This repo contains the code and dataset for the TACL paper ["A Unifying Scheme for Extractive Content Selection Tasks"] arxiv‑paper.
- How to use the library? follow the getting started to use the igcs library for extractive content selection.
- How to reproduce? If you wish to use or reproduce our work, follow the datasets, models and training sections below.
Many NLP tasks require selecting relevant text spans from given source texts. Despite this shared objective, such content selection tasks have traditionally been studied in isolation, each with its own modeling approaches, datasets, and evaluations.
Instruction Guided Content Selection (IGCS) unifies many tasks such as extractive summarization, evidence retrieval and argument mining under the same scheme of selecting extractive spans in given sources.
-
Training with a diverse mix of content selection tasks helps boost LLM performance even on new extractive tasks. Generic transfer learning at its best!
-
For tasks requiring longer selections, LLMs consistently perform better when processing one document at a time instead of the entire set at once. This is not so much the case for tasks with short selections.

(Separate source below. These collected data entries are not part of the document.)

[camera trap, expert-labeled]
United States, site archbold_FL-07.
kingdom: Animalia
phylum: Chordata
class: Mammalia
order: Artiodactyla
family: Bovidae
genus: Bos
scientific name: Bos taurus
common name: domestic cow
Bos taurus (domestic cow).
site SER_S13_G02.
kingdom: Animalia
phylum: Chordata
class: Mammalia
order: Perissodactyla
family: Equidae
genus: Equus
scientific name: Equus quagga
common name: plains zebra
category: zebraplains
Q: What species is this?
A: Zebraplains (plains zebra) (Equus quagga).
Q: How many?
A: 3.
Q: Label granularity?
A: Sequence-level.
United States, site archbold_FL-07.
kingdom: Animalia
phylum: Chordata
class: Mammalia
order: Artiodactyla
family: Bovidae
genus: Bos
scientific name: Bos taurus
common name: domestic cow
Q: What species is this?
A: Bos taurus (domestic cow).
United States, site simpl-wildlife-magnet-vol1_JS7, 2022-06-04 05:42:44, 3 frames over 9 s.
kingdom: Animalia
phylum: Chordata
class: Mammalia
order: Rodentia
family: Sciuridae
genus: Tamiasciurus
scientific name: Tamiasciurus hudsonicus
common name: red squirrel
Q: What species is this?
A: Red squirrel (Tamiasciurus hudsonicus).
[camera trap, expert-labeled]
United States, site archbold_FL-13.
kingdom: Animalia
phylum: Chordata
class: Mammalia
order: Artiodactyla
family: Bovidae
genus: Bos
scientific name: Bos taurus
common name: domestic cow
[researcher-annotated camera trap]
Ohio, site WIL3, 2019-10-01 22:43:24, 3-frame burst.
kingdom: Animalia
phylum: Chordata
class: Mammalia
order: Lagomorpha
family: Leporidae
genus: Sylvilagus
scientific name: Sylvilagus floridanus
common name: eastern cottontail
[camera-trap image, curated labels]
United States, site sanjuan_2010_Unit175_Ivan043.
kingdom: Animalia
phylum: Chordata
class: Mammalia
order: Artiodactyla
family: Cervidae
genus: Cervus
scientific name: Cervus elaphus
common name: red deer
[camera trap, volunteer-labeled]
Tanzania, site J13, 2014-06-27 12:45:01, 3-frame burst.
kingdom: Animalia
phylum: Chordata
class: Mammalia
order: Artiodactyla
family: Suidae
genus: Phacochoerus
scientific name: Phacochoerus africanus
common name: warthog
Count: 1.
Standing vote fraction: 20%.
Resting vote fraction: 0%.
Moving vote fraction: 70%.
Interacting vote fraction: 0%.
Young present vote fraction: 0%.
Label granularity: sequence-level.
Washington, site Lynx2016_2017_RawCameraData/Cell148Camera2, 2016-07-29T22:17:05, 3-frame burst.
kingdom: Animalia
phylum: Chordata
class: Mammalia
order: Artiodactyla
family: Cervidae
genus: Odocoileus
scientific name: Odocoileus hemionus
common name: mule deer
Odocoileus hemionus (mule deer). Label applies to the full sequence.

Check out the paper for more info!
First install the igcs library (requires Python >= 3.11):
pip install -U igcs
Or install with full dependencies for training, inference and reproduction:
pip install 'igcs[train]'
To develop this library, install with develop
extras:
pip install 'igcs[develop]'
Additional example, including the demo space hosted in huggingface's spaces are in the ./examples/ dir.
Prepare the prompt, call a model, parse the response and ground the selections:
from igcs import grounding
from igcs.entities import Doc
from openai import OpenAI
selection_instruction = "Select content related to Obama's non-presidential roles"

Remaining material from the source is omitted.